Results are shown in Table 1 where approximately 2000 statistically independent realizations were used to estimate error variances and absolute values of the mean errors (i.e. estimation bias) for a 1% compression. For all three methods, results in Table 1 indicated that the displacement estimate biases were reasonably low, and the coupled tracking method had the lowest bias for all kernel sizes investigated. Through an analysis of tracking error variances, we found that the coupled tracking algorithm also consistently out-performed both the 1D and 2D quadratic subsample displacement estimation methods. For instance, when the search kernel was 0.63 [axial] × 1.0 [lateral] mm both axial and lateral error variances were among the lowest, and the coupled tracking algorithm outperformed the 1D and 2D quadratic subsample methods by factors of 4.8 and 2.2, respectively, for lateral displacements. Axial speckle tracking improved, relative to the 1D and 2D interpolation results, by factors of 2.9 and 1.2, respectively, for the same search kernel. However, the performance improvement decreased as the kernel size increased beyond that size (Table 1).

Table 1.

Tabulated results of tracking errors using three different subsample algorithms: the coupled tracking algorithm, the 1D-quadratic interpolation method and the 2D-quadratic interpolation method. The kernel sizes are also provided in terms of samples and beamlines (values in parentheses).

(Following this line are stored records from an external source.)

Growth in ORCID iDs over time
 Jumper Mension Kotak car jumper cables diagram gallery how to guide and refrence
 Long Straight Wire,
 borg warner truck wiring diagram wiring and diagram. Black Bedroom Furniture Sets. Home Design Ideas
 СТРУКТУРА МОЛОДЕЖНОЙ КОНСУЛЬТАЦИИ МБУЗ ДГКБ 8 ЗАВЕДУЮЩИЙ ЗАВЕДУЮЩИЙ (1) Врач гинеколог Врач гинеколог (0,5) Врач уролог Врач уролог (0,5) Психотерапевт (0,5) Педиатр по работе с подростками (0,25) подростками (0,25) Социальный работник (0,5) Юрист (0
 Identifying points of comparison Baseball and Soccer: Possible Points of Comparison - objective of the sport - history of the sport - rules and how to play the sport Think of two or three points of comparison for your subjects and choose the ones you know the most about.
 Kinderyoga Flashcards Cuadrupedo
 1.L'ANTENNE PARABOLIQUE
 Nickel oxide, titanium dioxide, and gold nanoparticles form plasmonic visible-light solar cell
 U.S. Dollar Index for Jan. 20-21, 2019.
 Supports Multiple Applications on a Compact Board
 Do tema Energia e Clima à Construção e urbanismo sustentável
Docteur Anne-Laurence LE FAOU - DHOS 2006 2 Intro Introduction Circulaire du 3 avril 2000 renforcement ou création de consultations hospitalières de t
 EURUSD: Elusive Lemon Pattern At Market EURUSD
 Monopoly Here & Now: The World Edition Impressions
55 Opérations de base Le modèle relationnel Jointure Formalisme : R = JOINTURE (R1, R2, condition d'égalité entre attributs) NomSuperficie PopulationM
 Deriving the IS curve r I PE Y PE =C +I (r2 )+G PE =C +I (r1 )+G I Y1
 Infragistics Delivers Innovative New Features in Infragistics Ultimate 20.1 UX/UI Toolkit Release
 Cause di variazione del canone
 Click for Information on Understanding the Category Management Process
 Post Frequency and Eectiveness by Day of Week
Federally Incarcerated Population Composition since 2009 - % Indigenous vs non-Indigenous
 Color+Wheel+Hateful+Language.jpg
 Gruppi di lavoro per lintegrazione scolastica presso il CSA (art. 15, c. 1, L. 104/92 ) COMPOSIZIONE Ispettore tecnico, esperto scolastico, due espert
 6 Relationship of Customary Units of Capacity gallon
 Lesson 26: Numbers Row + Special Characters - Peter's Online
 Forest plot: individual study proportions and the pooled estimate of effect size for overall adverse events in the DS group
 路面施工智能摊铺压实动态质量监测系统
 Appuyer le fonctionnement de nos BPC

Kernel Size (axial height × lateral width)	Subsample Methods	Axial Displacement Error		Lateral Displacement Error
		Absolute Mean (mm)	Variance (mm2)	Absolute Mean (mm)	Variance (mm2)
0.23 × 0.6 mm (15 × 3)	1D-Quad	9.1×10-5	4.8×10-6	6.8×10-4	3.6×10-3
	2D-Quad	10.8×10-5	2.9×10-6	10.0×10-4	2.8×10-3
	Coupled	2.1×10-5	3.0×10-6	0.8×10-4	1.3×10-3
0.32 × 0.6 mm (21 × 3)	1D-Quad	8.5×10-5	5.6×10-6	6.8×10-4	4.0×10-3
	2D-Quad	10.9×10-5	4.1×10-6	10.0×10-4	3.5×10-3
	Coupled	3.5×10-5	2.3×10-6	1.1×10-4	1.1×10-3
0.63 × 0.2 mm (41 × 1)	1D-Quad	10.0×10-5	3.8×10-6	6.0×10-4	3.1×10-3
	2D-Quad	13.2×10-5	2.0×10-6	9.8×10-4	2.0×10-3
	Coupled	4.4×10-5	1.5×10-6	0.8.×10-4	1.0×10-3
0.63 × 1.0 mm (41 × 5)	1D-Quad	9.8×10-5	2.9×10-6	7.2×10-4	2.4×10-3
	2D-Quad	10.1×10-5	1.2×10-6	9.9×10-4	1.1×10-3
	Coupled	3.3×10-5	1.0×10-6	0.5×10-4	0.5×10-3
0.94 × 1.4 mm (61 × 7)	1D-Quad	8.9×10-5	2.1×10-6	10.0×10-4	1.7×10-3
	2D-Quad	9.8×10-5	1.2×10-6	11.0×10-4	0.71×10-3
	Coupled	3.4×10-5	1.1×10-6	1.1×10-4	0.5×10-3
1.86 × 1.0 mm (121 × 5)	1D-Quad	5.8×10-5	3.5×10-6	15.0×10-4	2.0×10-3
	2D-Quad	7.8×10-5	3.0×10-6	14.0×10-4	1.3×10-3
	Coupled	1.0×10-5	2.8×10-6	3.1×10-4	1.2×10-3

The simulations were repeated for different applied deformation (0.1–5% uniaxial strain) using a kernel size of 0.6-mm (axial length) by 1.0-mm (lateral width). Results using a single-step tracking strategy are plotted in Figs. 1(a) and 1(b) where error bars denote one standard deviation from 5 realizations. Of note, the search kernel (0.6 × 1.0 mm) is close to an ‘optimal’ tracking kernel that results in ‘lowest’ axial and lateral error variances for all three methods (see Table 1). Figs. 1(a) and 1(b) show that the error variances of both axial and lateral displacement estimates were lower when the coupled tracking method was used. Particularly, the coupled tracking method improved the lateral tracking more significantly, as compared to its improvements to the axial tracking. We also found that the greatest improvement with the coupled algorithm occurred at the low deformations, for instance, by approximately factors of 1.7 and 5 at the 0.1% strain for axial and lateral tracking, respectively, as compared to the 2D quadratic subsample method.

Figure 1.

Plots of the estimated (a and c) axial and (b and d) lateral error variances among displacement estimates with simulated RF data using a search kernel size of 0.6 × 1.0 mm. The deformation levels varied from 0.1% to 5% strain. In (a) and (b), all error variances were obtained using a single step tracking strategy. In (c) and (d), error variances obtained from multiple steps (0.5% per step) were compared to those obtained from the single-step tracking strategy.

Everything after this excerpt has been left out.